Conventional wisdom has always been that if you give someone something for nothing, they’ll value it accordingly. But my morning interlude with New York’s new freesheets provides contrary food for thought.


One of those New York moments that give me a regular spinal tingle is when I’m on my way to work and pass though a gaggle of newspaper sellers. (Actually, to those South Africans out there, the call of someone yelling “Ar-gus! Ar-gus!” in Cape Town would be far more compelling anyday. However.)

Multiple opportunities to linger among the news-busking mob present themselves on my morning commute: at the entrance to the subway station on my block; at any exit from Grand Central Station; on various street corners on the five-block stroll to the office.

In recent months, vendors of daily morning newspapers like the New York Times, Daily News and New York Post have had to contend with two newcomers, both freesheets, namely amNewYork and metro.

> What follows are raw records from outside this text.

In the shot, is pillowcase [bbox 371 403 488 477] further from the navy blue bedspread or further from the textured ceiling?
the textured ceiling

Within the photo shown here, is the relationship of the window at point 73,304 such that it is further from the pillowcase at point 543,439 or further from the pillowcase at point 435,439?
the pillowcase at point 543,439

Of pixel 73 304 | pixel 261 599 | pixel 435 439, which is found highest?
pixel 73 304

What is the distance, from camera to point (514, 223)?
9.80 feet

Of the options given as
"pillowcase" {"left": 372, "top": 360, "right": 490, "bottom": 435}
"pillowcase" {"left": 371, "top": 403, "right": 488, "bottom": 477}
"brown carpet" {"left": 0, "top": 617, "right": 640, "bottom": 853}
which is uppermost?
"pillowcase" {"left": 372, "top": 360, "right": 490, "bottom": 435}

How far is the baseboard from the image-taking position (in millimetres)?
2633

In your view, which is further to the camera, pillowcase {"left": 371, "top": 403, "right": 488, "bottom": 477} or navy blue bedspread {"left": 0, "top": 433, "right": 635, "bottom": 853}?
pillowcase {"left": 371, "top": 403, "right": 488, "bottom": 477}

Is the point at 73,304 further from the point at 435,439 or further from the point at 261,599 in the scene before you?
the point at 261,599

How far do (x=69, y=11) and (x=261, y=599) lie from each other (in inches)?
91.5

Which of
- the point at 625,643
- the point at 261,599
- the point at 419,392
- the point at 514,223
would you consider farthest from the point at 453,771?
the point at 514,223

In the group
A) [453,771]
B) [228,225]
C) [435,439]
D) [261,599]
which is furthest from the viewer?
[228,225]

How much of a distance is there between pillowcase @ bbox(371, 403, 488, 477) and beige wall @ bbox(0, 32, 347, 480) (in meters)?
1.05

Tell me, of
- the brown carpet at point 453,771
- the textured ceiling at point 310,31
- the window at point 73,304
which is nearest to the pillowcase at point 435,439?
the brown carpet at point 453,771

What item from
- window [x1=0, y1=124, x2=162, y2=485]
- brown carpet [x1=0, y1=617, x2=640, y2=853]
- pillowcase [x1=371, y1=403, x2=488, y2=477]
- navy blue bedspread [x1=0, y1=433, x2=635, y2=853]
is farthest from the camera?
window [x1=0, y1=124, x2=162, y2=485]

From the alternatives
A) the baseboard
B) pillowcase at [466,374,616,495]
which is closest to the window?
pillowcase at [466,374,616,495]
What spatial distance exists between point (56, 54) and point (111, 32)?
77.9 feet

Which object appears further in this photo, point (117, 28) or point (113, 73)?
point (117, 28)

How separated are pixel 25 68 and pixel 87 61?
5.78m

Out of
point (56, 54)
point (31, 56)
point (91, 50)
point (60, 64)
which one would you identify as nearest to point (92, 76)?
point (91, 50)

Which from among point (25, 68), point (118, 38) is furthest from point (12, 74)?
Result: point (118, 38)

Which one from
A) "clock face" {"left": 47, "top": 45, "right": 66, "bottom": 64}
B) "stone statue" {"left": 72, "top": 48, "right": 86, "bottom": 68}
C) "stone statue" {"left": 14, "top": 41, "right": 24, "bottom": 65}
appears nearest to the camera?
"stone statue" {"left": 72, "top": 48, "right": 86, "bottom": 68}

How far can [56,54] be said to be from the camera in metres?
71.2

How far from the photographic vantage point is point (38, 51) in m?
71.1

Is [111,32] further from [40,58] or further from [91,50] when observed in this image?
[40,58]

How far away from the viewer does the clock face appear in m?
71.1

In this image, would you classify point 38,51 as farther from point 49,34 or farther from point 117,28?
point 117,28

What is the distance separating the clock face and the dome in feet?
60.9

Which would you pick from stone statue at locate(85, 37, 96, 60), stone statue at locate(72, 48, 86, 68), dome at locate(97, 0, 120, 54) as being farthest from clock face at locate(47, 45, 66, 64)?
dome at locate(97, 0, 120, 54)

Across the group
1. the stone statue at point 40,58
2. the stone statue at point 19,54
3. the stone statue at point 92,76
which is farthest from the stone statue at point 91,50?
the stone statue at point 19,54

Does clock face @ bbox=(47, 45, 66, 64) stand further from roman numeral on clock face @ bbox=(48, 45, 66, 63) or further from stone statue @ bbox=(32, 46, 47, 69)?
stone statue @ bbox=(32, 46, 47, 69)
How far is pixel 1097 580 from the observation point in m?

It’s been interesting to see the psychology and physical co-location of both sets of purveyors. The established vendos jealously guarding their established spots, while freesheet distributors move around the sidewalks around exits and entrances.

And it’s been interesting to note the reactions of the non-paying readers. Only a proportion of commuters pick up or accept the free paper, they tend to take a cursory read and often you’ll see discarded papers that look fairly pristine. All this makes one wonder what value if any commuting readers are placing on these papers.

On the way to and back from gym this morning I witnessed a telling series of interactions. A vendor for a fairly recently introduced daily (Spring 2002), the New York Sun, was offering papers for sale on a Chelsea corner. This was a new spot for him and his 50 cent product.

Numerous passersby grabbed a paper off his neatly stacked piles and had to be chased after to cough up the coverprice. Most were astonished and then apologetic. Almost all handed the paper back and weren’t prepared to fork over two quarters for the read.

Some passersby got very angry, throwing their copies on to the street or sidewalk. I witnessed two earsplitting altercations with one man shouting that he “get my news for free! I don’t have to pay for it and you shouldn’t try to make me pay for it!” and another, some 30 minutes later, lecturing the seller about why “we don’t pay for newspapers anymore.”

In an ironic result, some commuters have come to clearly value what they’re getting for free, to the extent that they feel inspired to extend the pricing model to morning newspapers in general. I wonder what the New York Times would have to say?